Gehandelt wurde vorrangig mit Getreide, Tuchwaren, Holz, Wolle, Flachs und Hopfen. Die Kyritzer Kaufleute selbst kauften vor allem Fisch, Metalle, Gewürze und Weine. Zwischen Kyritz und der Hansestadt Lübeck ist sogar eine für das 14. Jahrhundert geltende Zollfreiheit belegt.

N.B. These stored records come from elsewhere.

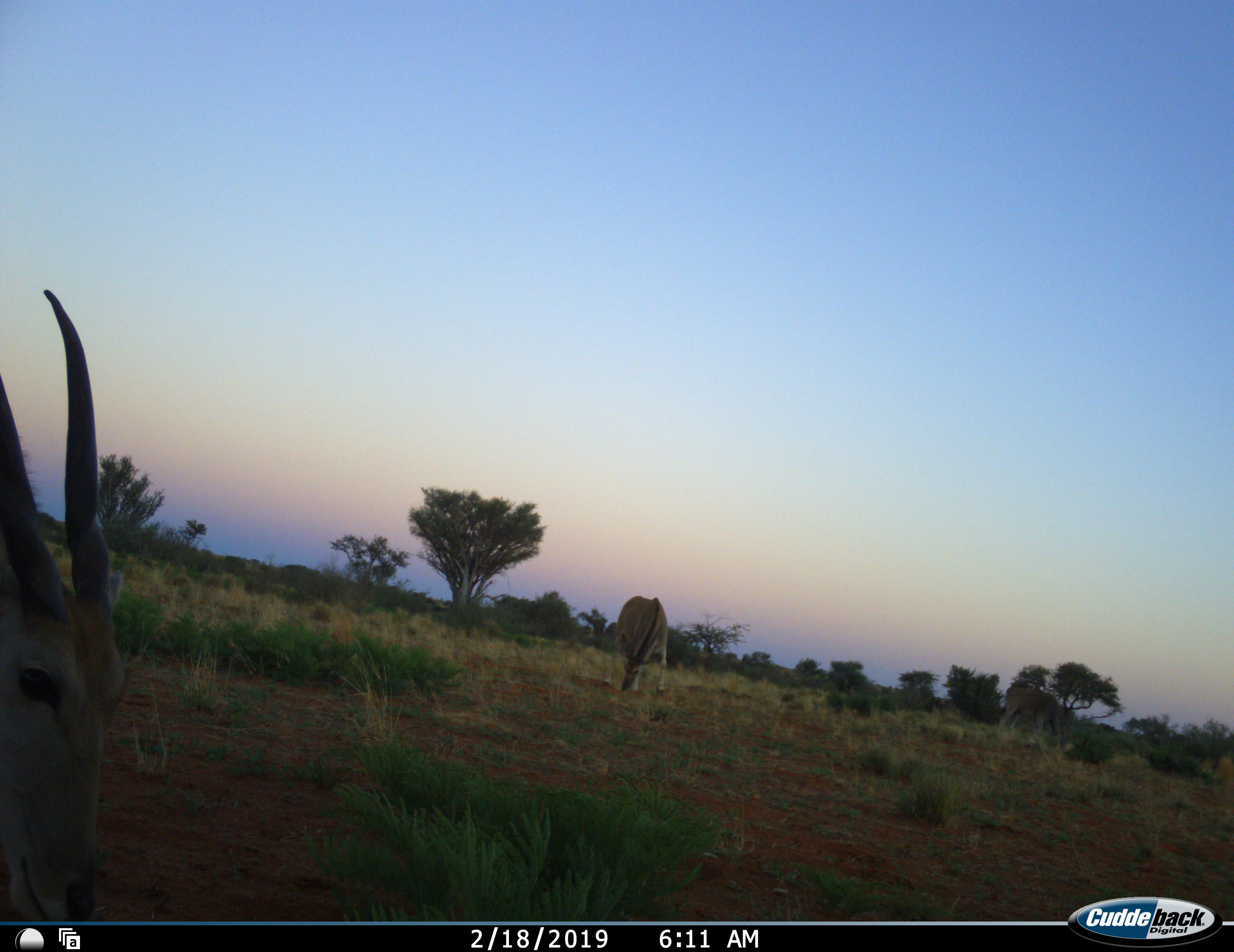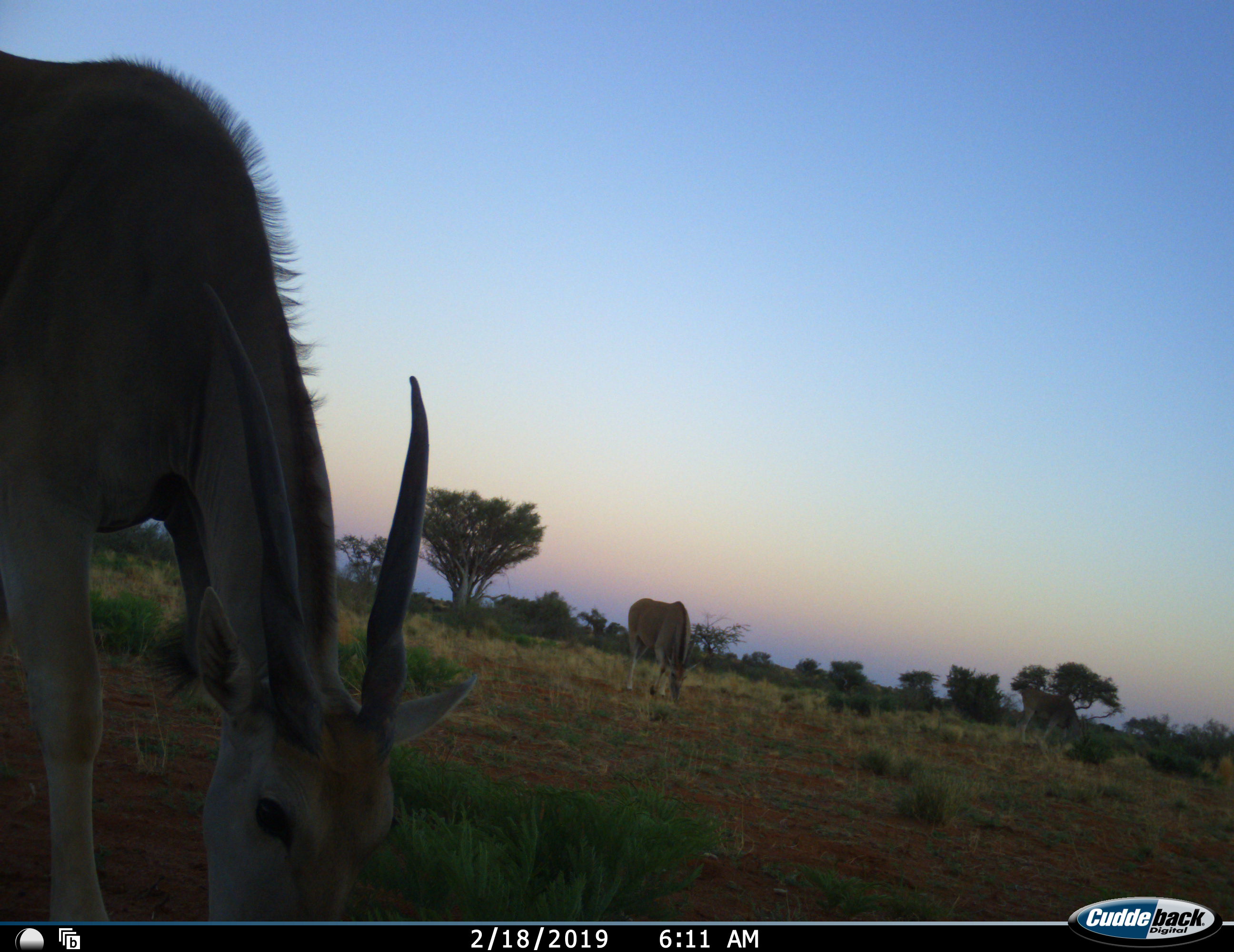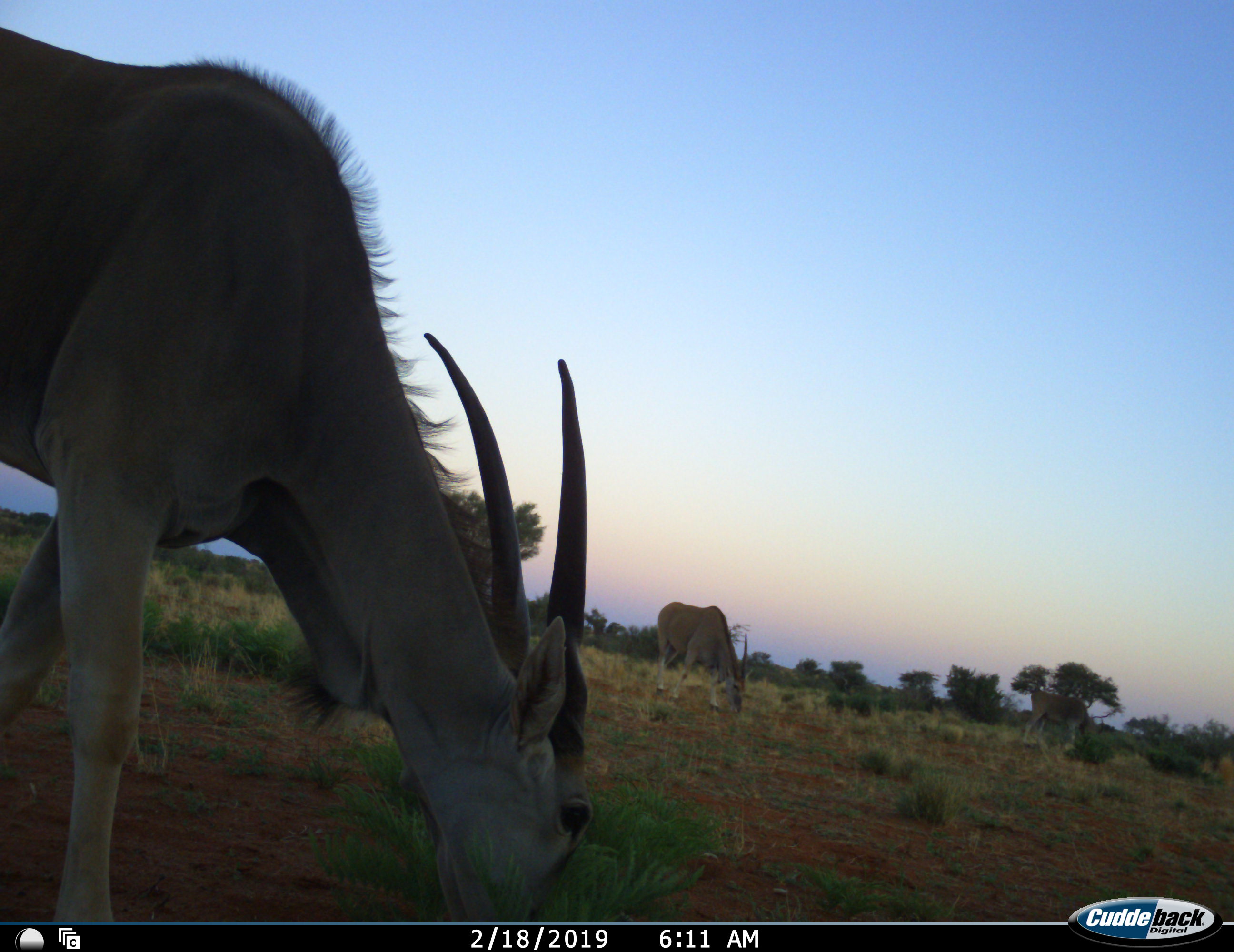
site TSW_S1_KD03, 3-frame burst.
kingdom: Animalia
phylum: Chordata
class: Mammalia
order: Artiodactyla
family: Bovidae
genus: Tragelaphus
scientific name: Tragelaphus oryx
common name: eland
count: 3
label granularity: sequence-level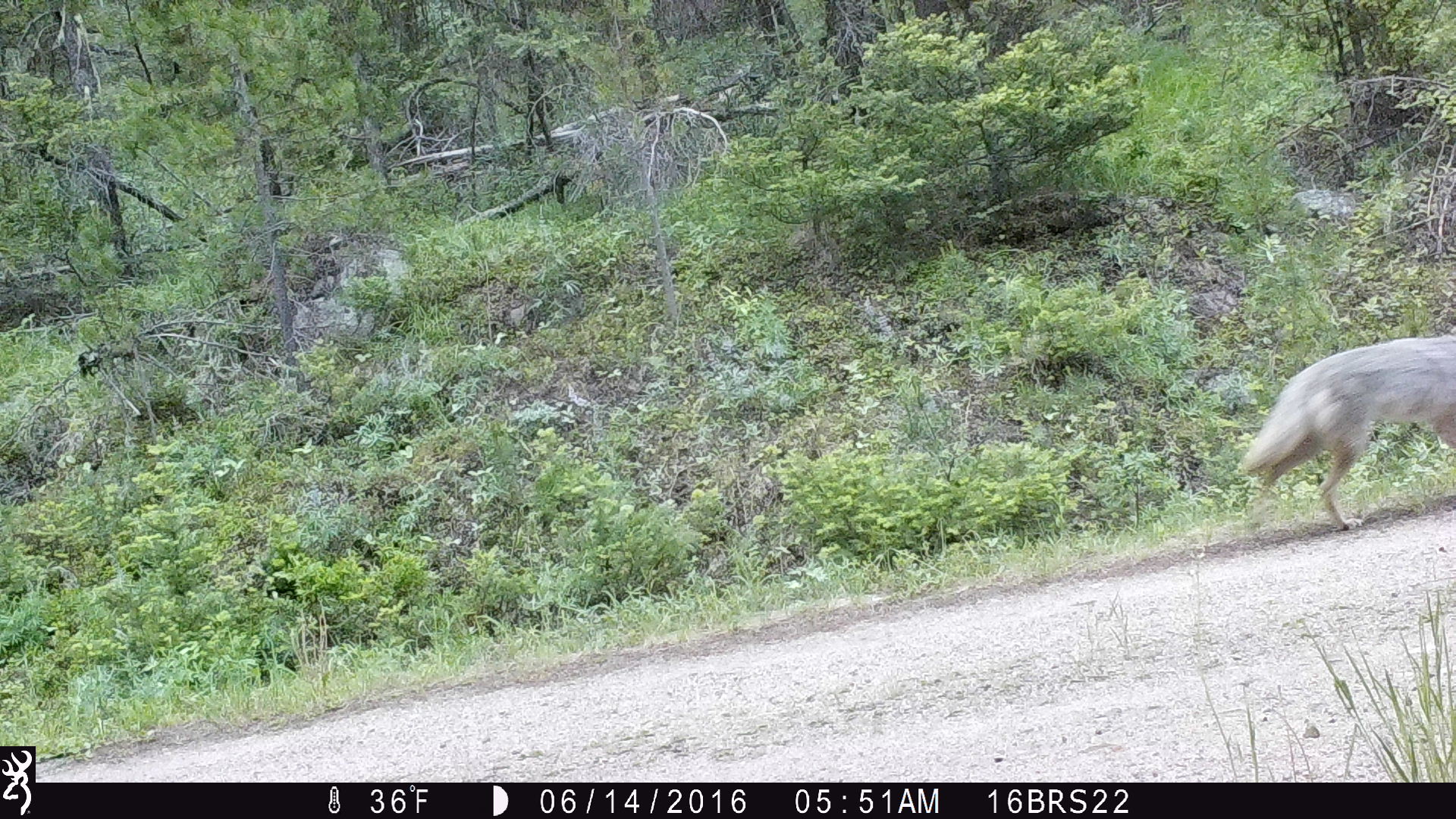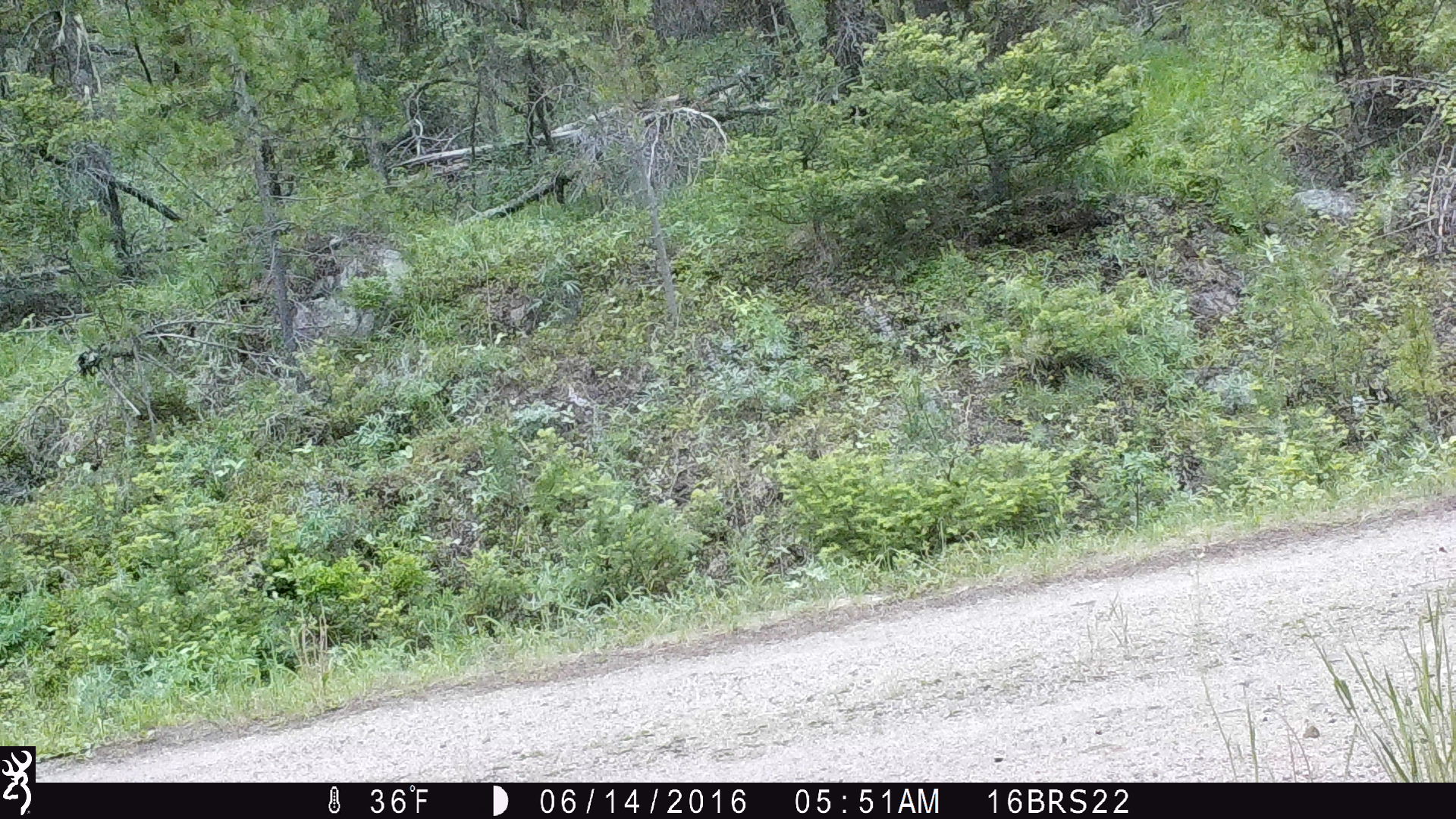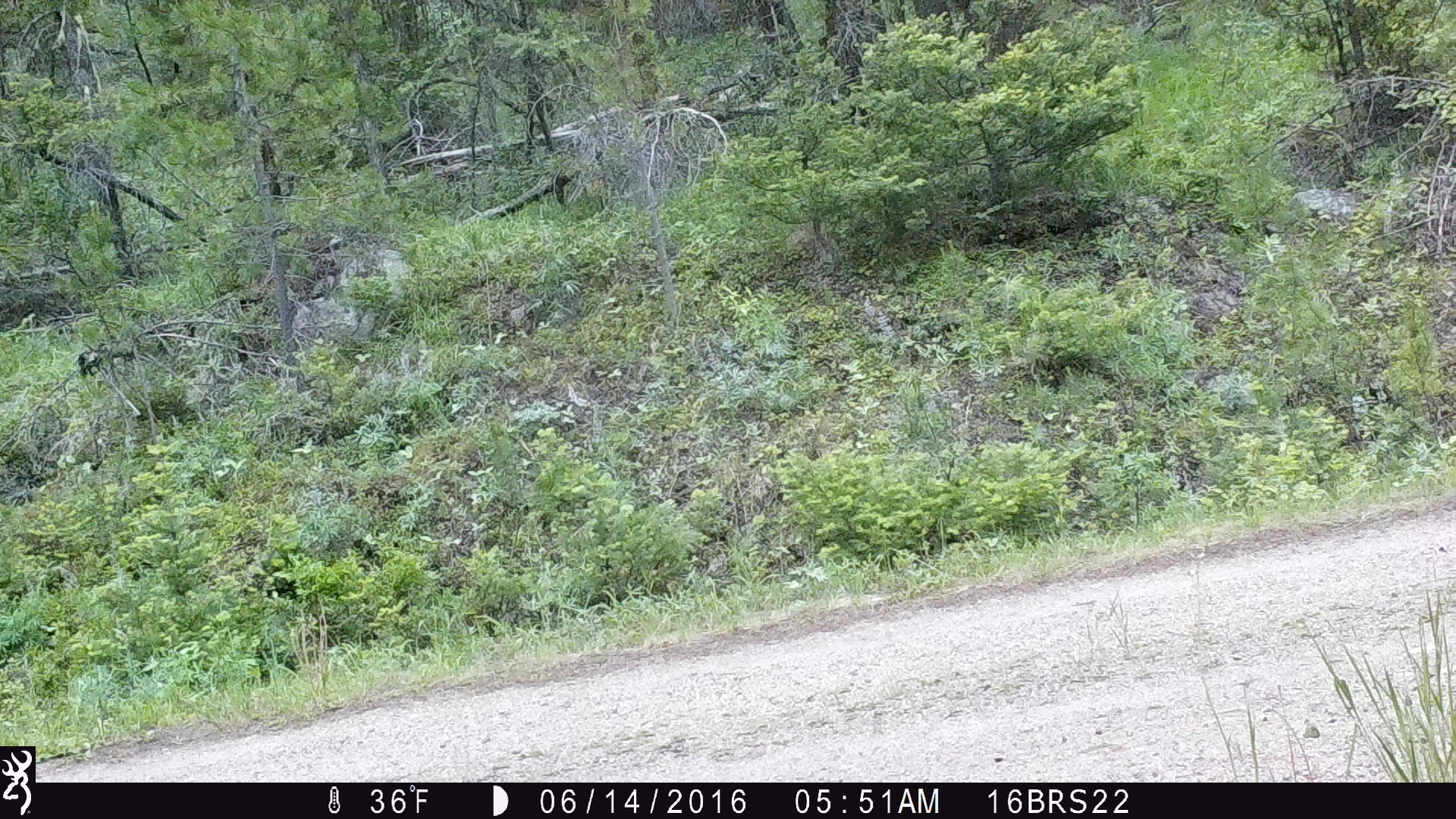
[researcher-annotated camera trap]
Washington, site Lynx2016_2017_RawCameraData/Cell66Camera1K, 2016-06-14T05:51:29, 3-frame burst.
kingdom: Animalia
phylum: Chordata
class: Mammalia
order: Carnivora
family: Canidae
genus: Canis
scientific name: Canis latrans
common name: coyote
Canis latrans (coyote). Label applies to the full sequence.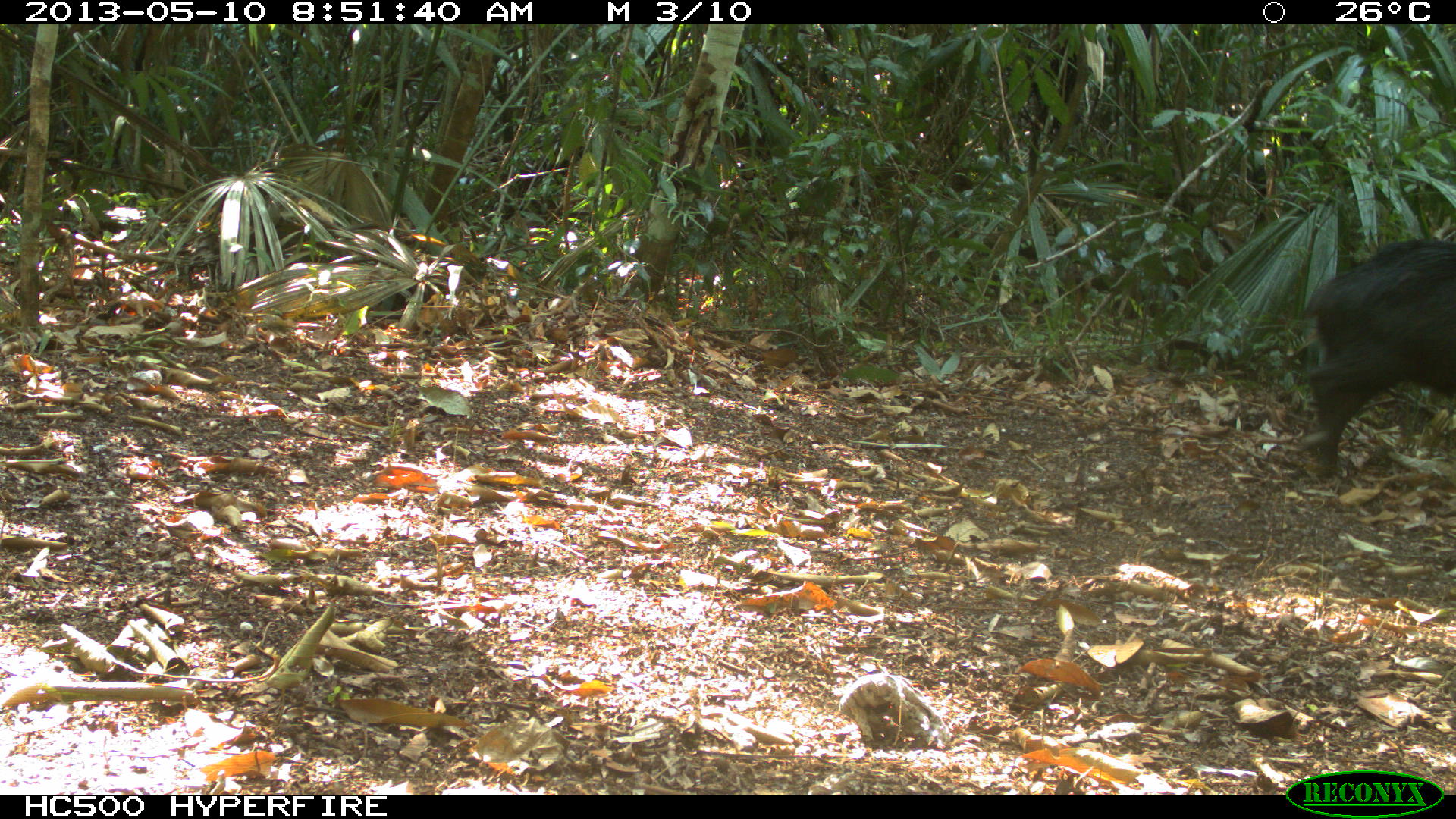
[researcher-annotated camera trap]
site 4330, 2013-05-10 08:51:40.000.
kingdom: Animalia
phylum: Chordata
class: Mammalia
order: Artiodactyla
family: Tayassuidae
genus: Tayassu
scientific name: Tayassu pecari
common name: white-lipped peccary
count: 1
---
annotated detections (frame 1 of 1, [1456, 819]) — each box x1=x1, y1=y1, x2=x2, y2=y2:
tayassu pecari: x1=1296, y1=232, x2=1456, y2=469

Nach vorliegenden schriftlichen Unterlagen enden die Aktivitäten Kyritz‘ als Hansestadt um 1417. Erst mit der Wiederbelebung der Hansetage der Neuzeit durch die Stadt Zwolle (Niederlande) im Jahr 1980 und der erstmaligen Teilnahme von Kyritz am 13. Hansetag 1993 in Münster lebt die alte Tradition der Hanse in Kyritz wieder auf. Auf Anregung der Stadtverwaltung soll der Zusatz „Hansestadt“ fortan wieder sichtbar auf den Ortseingangsschildern der Stadt Kyritz zu erkennen sein.
Kyritz und das Bier
Neben verschiedenen Handwerkern wie Tuchmachern, Bäckern oder Schuhmachern prägten vor allem die Bierbrauer das wirtschaftliche Leben der Stadt ab dem 16. Jahrhundert. Jeder Bürger von Kyritz, der wollte und konnte, durfte selbst Bier brauen. Und so gab es eine Vielzahl von verschiedenen Biersorten in der Stadt. Über die Grenzen der Stadt hinaus bekannt wurde das Braunbier „Mord und Totschlag“, das in der damaligen Zeit zum Exportschlager in der Prignitzer Region wurde.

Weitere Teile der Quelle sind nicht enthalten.